▸ What is being asked: In the rows starting at "How great a distance lies" and ending at "0.53 metres", swap "wooden post" for "fence post" and give those rows again with nothing else changed.

(begin)

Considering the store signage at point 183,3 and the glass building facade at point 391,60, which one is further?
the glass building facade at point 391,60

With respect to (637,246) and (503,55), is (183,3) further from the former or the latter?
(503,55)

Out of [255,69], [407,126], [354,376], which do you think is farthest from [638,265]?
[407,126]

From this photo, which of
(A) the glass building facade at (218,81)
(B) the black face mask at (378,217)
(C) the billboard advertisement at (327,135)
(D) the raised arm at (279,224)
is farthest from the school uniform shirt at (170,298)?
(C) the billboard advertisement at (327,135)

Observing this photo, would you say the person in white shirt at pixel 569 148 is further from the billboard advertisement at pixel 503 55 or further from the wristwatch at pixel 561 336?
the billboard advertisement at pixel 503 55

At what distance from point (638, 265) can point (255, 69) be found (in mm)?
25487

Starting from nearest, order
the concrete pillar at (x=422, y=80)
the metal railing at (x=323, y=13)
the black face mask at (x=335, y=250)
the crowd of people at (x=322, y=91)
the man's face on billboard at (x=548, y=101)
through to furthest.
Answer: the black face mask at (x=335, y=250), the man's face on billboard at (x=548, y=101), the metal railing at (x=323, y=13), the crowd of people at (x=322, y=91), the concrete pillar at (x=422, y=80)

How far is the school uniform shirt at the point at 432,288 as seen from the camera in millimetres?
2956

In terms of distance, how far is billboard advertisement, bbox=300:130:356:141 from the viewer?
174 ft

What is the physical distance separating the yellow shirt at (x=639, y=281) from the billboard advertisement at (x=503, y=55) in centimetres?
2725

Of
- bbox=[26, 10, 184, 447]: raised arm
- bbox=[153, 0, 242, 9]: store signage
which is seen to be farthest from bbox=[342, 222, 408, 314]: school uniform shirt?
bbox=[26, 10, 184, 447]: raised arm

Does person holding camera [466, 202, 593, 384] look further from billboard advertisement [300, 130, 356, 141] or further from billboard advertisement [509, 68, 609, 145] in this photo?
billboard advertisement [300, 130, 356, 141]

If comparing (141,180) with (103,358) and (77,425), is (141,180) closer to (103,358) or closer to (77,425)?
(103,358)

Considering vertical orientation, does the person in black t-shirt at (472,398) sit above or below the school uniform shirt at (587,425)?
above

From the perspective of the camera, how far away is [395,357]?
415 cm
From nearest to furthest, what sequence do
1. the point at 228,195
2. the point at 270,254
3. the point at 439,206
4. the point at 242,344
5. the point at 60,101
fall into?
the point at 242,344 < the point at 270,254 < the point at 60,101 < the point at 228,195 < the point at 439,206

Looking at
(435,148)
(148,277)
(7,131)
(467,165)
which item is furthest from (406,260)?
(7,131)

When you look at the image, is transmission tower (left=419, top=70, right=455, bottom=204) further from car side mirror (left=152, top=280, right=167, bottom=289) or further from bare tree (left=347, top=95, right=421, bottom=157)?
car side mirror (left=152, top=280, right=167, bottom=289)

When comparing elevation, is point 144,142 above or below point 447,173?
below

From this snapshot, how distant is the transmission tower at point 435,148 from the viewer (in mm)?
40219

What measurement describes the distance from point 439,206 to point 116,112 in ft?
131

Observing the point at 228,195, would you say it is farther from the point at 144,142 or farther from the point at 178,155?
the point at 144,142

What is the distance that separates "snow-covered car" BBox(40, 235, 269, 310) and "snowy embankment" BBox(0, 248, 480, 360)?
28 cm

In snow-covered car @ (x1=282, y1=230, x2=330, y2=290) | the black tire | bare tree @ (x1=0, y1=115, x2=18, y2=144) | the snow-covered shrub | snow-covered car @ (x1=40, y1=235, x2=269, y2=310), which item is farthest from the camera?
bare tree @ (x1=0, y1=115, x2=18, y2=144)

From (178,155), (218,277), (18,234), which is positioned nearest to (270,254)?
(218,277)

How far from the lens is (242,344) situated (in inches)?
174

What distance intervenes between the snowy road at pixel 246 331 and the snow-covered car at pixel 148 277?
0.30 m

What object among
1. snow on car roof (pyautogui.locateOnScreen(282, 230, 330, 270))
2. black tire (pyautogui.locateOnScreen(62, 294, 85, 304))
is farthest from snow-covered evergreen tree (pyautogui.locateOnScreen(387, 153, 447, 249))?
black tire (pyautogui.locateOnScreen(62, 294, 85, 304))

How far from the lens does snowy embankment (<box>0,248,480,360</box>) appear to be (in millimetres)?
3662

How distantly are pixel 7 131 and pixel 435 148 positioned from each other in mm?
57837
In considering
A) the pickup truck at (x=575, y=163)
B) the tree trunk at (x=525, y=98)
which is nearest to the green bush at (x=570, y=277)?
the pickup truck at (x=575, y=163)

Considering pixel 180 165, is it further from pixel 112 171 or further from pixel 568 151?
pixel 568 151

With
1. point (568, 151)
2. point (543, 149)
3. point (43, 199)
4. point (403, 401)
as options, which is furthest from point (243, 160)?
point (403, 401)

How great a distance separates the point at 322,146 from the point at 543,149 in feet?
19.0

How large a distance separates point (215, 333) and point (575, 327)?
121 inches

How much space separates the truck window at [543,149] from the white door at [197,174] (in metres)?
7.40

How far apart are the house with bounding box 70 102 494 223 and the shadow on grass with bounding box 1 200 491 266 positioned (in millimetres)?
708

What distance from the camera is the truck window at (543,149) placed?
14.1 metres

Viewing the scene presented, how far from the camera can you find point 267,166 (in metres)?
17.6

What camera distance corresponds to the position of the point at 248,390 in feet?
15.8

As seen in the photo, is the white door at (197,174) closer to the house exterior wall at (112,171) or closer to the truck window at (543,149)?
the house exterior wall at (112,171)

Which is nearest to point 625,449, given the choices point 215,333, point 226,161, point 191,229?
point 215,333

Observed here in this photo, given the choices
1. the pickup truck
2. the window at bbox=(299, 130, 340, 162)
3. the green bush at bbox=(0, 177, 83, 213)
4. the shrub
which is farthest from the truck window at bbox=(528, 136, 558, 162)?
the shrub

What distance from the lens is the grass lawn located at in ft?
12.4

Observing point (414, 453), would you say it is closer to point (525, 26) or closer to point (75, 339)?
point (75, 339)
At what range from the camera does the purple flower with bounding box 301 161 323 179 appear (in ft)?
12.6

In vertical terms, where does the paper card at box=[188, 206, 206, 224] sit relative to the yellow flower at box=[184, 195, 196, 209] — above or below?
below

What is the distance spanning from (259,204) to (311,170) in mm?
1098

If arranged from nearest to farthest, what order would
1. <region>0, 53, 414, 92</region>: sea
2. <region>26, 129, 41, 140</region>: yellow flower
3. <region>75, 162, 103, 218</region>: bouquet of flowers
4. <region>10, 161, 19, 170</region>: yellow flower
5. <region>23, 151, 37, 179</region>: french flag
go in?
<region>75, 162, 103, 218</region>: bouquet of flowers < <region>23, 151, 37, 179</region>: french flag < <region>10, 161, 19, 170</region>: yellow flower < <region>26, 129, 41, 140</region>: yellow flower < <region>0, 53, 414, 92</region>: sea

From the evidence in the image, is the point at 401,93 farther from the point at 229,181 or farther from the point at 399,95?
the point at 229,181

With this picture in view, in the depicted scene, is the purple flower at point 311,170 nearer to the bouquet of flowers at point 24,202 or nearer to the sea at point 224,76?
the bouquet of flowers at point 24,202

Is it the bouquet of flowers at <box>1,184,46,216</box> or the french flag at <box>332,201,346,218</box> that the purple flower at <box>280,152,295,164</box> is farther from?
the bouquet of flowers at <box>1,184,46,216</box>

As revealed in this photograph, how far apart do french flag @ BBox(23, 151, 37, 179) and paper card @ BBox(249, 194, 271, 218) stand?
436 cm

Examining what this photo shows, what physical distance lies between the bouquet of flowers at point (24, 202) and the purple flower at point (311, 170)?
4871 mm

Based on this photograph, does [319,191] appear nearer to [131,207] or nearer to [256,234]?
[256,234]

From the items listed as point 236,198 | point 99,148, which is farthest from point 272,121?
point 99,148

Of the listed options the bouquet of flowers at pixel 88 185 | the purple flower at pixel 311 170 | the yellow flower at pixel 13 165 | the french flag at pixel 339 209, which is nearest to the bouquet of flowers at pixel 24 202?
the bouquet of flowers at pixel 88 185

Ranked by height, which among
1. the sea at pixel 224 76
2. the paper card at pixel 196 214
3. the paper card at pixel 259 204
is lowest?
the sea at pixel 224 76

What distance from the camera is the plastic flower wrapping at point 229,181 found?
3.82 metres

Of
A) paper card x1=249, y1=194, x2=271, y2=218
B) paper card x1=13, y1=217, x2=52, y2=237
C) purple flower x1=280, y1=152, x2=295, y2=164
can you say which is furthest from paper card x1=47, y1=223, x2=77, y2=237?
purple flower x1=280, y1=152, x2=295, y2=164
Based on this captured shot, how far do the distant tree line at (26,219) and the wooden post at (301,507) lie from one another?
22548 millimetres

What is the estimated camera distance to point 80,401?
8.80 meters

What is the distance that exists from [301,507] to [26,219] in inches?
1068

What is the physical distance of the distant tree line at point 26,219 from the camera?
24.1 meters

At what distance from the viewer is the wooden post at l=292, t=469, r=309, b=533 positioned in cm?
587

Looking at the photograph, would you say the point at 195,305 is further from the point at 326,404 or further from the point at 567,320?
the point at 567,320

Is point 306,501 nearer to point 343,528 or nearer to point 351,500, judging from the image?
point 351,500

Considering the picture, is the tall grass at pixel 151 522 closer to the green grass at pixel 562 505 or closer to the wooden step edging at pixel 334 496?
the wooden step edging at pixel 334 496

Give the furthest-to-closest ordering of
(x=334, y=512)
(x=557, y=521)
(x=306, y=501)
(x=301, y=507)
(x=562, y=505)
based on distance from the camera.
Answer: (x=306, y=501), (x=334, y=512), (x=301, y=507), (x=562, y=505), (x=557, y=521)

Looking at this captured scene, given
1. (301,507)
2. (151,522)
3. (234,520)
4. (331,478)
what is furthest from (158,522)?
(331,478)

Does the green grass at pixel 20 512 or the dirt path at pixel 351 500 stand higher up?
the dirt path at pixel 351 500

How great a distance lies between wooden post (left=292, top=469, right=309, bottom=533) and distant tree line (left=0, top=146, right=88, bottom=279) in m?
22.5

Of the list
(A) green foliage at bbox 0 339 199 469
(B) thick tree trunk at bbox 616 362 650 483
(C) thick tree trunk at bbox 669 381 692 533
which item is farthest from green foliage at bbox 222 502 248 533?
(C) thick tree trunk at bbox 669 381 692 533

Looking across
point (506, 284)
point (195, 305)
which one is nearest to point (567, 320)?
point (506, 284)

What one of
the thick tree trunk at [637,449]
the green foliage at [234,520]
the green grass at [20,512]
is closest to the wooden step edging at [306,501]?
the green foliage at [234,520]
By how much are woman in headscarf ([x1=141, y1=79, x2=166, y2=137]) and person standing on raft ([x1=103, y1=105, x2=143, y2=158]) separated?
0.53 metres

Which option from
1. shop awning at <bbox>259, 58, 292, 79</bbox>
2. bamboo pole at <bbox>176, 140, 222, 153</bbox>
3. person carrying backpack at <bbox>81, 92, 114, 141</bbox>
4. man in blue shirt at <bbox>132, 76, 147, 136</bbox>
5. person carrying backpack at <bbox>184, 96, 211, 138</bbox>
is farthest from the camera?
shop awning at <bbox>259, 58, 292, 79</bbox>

(end)

▸ Written solution:
How great a distance lies between fence post (left=292, top=469, right=309, bottom=533) and distant tree line (left=0, top=146, right=88, bottom=279) in m?
22.5

Of the list
(A) green foliage at bbox 0 339 199 469
(B) thick tree trunk at bbox 616 362 650 483
(C) thick tree trunk at bbox 669 381 692 533
which item is farthest from green foliage at bbox 222 502 248 533?
(C) thick tree trunk at bbox 669 381 692 533

Looking across
point (506, 284)
point (195, 305)
which one is nearest to point (567, 320)?
point (506, 284)

What one of
the thick tree trunk at [637,449]
the green foliage at [234,520]
the green grass at [20,512]
is closest to the wooden step edging at [306,501]?
the green foliage at [234,520]
By how much are woman in headscarf ([x1=141, y1=79, x2=166, y2=137]) and person standing on raft ([x1=103, y1=105, x2=143, y2=158]) separated?
0.53 metres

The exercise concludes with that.